To do: Could you please repeat all of the entries exactly as written?

Material for this exercise:
^^^^^^^^

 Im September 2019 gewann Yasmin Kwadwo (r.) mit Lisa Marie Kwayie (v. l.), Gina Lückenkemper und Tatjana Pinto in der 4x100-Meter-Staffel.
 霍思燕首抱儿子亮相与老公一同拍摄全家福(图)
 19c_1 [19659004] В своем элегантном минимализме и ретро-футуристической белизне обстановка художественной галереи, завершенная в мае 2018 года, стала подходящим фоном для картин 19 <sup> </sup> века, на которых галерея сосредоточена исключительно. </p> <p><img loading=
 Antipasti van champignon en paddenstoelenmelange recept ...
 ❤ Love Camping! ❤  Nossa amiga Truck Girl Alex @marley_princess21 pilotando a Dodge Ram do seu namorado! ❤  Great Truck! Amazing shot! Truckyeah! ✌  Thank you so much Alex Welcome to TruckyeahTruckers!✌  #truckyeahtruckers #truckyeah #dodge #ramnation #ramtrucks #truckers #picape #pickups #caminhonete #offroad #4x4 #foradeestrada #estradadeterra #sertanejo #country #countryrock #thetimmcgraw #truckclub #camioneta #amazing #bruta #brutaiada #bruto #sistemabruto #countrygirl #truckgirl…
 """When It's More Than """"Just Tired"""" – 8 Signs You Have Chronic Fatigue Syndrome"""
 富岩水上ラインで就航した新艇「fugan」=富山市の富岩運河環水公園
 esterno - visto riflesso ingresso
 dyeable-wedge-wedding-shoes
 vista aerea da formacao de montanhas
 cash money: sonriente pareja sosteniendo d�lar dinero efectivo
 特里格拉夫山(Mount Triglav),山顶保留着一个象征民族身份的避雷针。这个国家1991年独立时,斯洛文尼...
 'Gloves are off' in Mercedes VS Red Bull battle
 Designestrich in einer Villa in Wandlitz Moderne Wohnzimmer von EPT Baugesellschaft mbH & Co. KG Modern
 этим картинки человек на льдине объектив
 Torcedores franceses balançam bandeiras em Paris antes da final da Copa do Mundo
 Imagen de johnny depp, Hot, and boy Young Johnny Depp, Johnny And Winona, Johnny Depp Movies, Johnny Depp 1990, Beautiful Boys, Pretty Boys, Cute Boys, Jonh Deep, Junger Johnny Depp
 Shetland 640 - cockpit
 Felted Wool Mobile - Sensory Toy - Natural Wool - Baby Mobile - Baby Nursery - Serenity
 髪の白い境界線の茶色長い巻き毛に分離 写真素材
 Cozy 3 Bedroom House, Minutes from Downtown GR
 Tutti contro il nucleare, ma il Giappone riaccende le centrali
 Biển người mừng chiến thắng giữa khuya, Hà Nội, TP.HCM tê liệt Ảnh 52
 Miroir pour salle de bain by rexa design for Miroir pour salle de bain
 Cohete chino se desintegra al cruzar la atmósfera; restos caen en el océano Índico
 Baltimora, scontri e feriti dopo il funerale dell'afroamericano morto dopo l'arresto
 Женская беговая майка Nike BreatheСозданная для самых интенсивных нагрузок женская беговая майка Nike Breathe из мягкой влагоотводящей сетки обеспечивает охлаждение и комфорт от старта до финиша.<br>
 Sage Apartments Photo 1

^^^^^^^^

Expected answer:
 Im September 2019 gewann Yasmin Kwadwo (r.) mit Lisa Marie Kwayie (v. l.), Gina Lückenkemper und Tatjana Pinto in der 4x100-Meter-Staffel.
 霍思燕首抱儿子亮相与老公一同拍摄全家福(图)
 19c_1 [19659004] В своем элегантном минимализме и ретро-футуристической белизне обстановка художественной галереи, завершенная в мае 2018 года, стала подходящим фоном для картин 19 <sup> </sup> века, на которых галерея сосредоточена исключительно. </p> <p><img loading=
 Antipasti van champignon en paddenstoelenmelange recept ...
 ❤ Love Camping! ❤  Nossa amiga Truck Girl Alex @marley_princess21 pilotando a Dodge Ram do seu namorado! ❤  Great Truck! Amazing shot! Truckyeah! ✌  Thank you so much Alex Welcome to TruckyeahTruckers!✌  #truckyeahtruckers #truckyeah #dodge #ramnation #ramtrucks #truckers #picape #pickups #caminhonete #offroad #4x4 #foradeestrada #estradadeterra #sertanejo #country #countryrock #thetimmcgraw #truckclub #camioneta #amazing #bruta #brutaiada #bruto #sistemabruto #countrygirl #truckgirl…
 """When It's More Than """"Just Tired"""" – 8 Signs You Have Chronic Fatigue Syndrome"""
 富岩水上ラインで就航した新艇「fugan」=富山市の富岩運河環水公園
 esterno - visto riflesso ingresso
 dyeable-wedge-wedding-shoes
 vista aerea da formacao de montanhas
 cash money: sonriente pareja sosteniendo d�lar dinero efectivo
 特里格拉夫山(Mount Triglav),山顶保留着一个象征民族身份的避雷针。这个国家1991年独立时,斯洛文尼...
 'Gloves are off' in Mercedes VS Red Bull battle
 Designestrich in einer Villa in Wandlitz Moderne Wohnzimmer von EPT Baugesellschaft mbH & Co. KG Modern
 этим картинки человек на льдине объектив
 Torcedores franceses balançam bandeiras em Paris antes da final da Copa do Mundo
 Imagen de johnny depp, Hot, and boy Young Johnny Depp, Johnny And Winona, Johnny Depp Movies, Johnny Depp 1990, Beautiful Boys, Pretty Boys, Cute Boys, Jonh Deep, Junger Johnny Depp
 Shetland 640 - cockpit
 Felted Wool Mobile - Sensory Toy - Natural Wool - Baby Mobile - Baby Nursery - Serenity
 髪の白い境界線の茶色長い巻き毛に分離 写真素材
 Cozy 3 Bedroom House, Minutes from Downtown GR
 Tutti contro il nucleare, ma il Giappone riaccende le centrali
 Biển người mừng chiến thắng giữa khuya, Hà Nội, TP.HCM tê liệt Ảnh 52
 Miroir pour salle de bain by rexa design for Miroir pour salle de bain
 Cohete chino se desintegra al cruzar la atmósfera; restos caen en el océano Índico
 Baltimora, scontri e feriti dopo il funerale dell'afroamericano morto dopo l'arresto
 Женская беговая майка Nike BreatheСозданная для самых интенсивных нагрузок женская беговая майка Nike Breathe из мягкой влагоотводящей сетки обеспечивает охлаждение и комфорт от старта до финиша.<br>
 Sage Apartments Photo 1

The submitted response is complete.